In July 2022, the Supreme Court issued its long-awaited judgment in the case of Harpur Trust v Brazel. Mrs Brazel was a visiting music teacher, employed by Harpur Trust, to work variable hours for an hourly rate of pay.
At the end of each term, the Trust calculated the holiday pay owed to her by reference to 12.07% of the salary she had earned that term. Mrs Brazel argued that this was the incorrect method of calculation and amounted to unlawful pro-rating of her holiday entitlement.
The Supreme Court agreed with her, and ruled that every worker is entitled to the statutory minimum holiday entitlement of 5.6 weeks per year, regardless of how many weeks are worked during the year, and that workers whose salary varies throughout the year must be paid at the average weekly rate of pay over the previous 52 weeks in which salary was payable. Crucially, the Supreme Court clarified that when undertaking this 52-week calculation, any weeks in which no remuneration was payable should not be taken into account.
The impact of the Harpur Trust decision on schools
The Supreme Court’s decision has resulted in significant upheaval at many schools, since it was common practice to pro-rate the holiday entitlement of part-year workers and to use the 12.07% method to calculate holiday pay.
Schools have found that their efforts to comply with the Harpur Trust decision have resulted in some bizarre scenarios, whereby their part-year workers receive a greater holiday entitlement than their part-time counterparts who are working the same number of hours across the year. There have even been cases of exam invigilators and sports coaches being entitled to more holiday pay than the amount of their annual salary.
In an attempt to rectify these anomalies, the Government last week launched a previously unannounced and unexpected consultation. The Government has stated that it wishes to “ensure that holiday pay and entitlement received by workers is proportionate to the time they spend working” and that it is therefore “seeking views on proposals to pro-rata holiday entitlement for part-year and irregular hours workers based on the annual hours they work”.

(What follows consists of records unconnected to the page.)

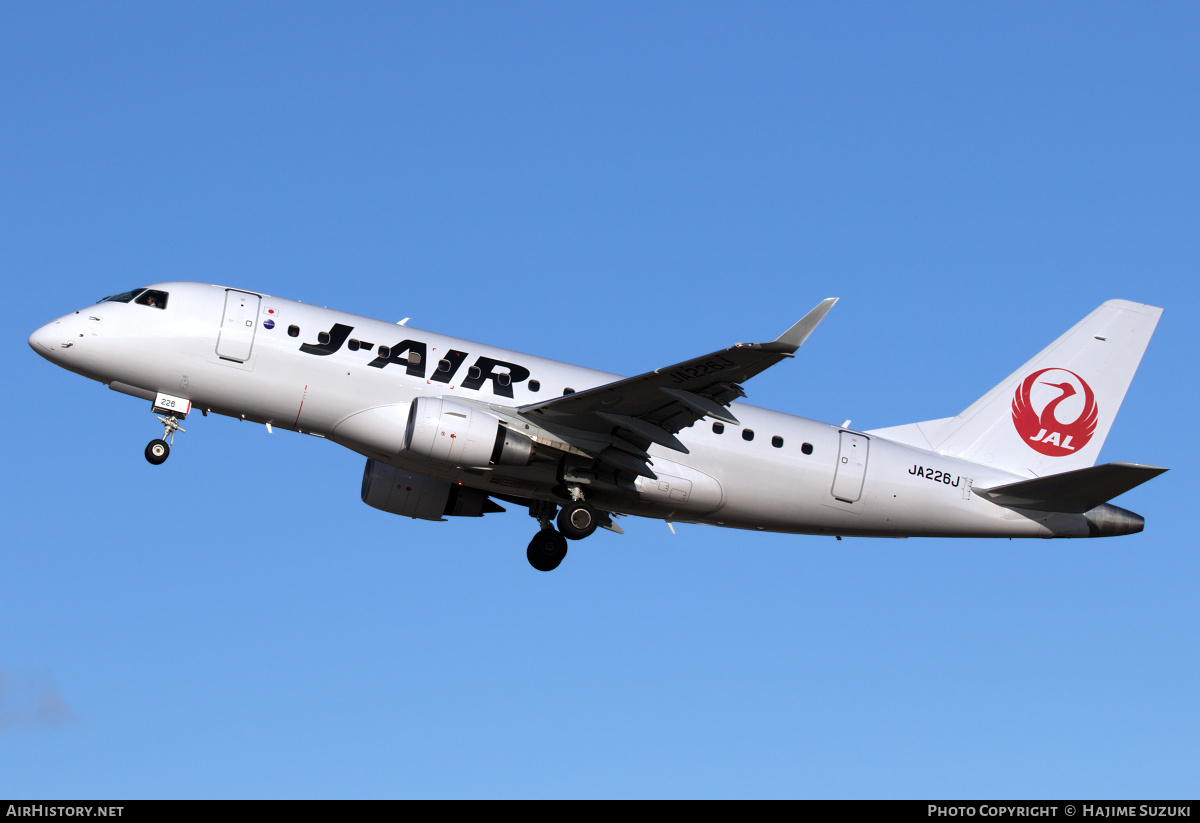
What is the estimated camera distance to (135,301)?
2744cm

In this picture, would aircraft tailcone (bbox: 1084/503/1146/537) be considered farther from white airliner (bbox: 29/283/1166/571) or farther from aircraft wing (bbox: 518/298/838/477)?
aircraft wing (bbox: 518/298/838/477)

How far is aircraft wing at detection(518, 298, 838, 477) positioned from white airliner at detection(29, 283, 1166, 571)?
5 cm

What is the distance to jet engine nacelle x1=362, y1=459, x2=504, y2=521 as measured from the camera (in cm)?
3033

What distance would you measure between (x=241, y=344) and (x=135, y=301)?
284 centimetres

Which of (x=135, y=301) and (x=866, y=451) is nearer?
(x=135, y=301)

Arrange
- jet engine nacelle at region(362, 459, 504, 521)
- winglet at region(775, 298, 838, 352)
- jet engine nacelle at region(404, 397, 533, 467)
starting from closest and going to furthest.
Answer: winglet at region(775, 298, 838, 352) → jet engine nacelle at region(404, 397, 533, 467) → jet engine nacelle at region(362, 459, 504, 521)

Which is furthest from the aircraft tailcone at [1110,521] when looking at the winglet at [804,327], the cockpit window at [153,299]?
the cockpit window at [153,299]

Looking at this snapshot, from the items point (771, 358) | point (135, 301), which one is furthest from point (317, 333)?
point (771, 358)

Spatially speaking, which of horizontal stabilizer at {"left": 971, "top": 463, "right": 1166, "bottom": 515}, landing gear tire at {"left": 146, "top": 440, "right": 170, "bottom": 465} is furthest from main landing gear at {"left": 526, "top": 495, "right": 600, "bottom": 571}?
horizontal stabilizer at {"left": 971, "top": 463, "right": 1166, "bottom": 515}

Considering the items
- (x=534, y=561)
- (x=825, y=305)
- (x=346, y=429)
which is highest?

In particular, it is notable that the Government is asking for views on a return to the use of the 12.07% calculation method, and the use of a 52-week reference period that takes into account weeks in which no remuneration is payable.
What this means for schools
For the time being, the Supreme Court’s judgment remains binding law and will continue to be so unless the Government decides to legislate to overturn the judgment once it has considered the responses to the consultation. Those schools that have already made changes in order to comply with the Supreme Court’s decision are therefore compliant with the current law.
Those schools that are not compliant with the Supreme Court’s decision should be mindful of the risks associated with non-compliance. However, they may nevertheless wish to hold off from making the necessary changes and instead adopt a “wait and see” approach until the Government has indicated whether it intends to bring in legislation to change the law.
We would urge all schools to respond to the consultation with their views on the proposals, as this is a chance to overturn some of the anomalies brought about by the Supreme Court’s decision and to restore a sense of equality. The consultation closes on 9 March 2023.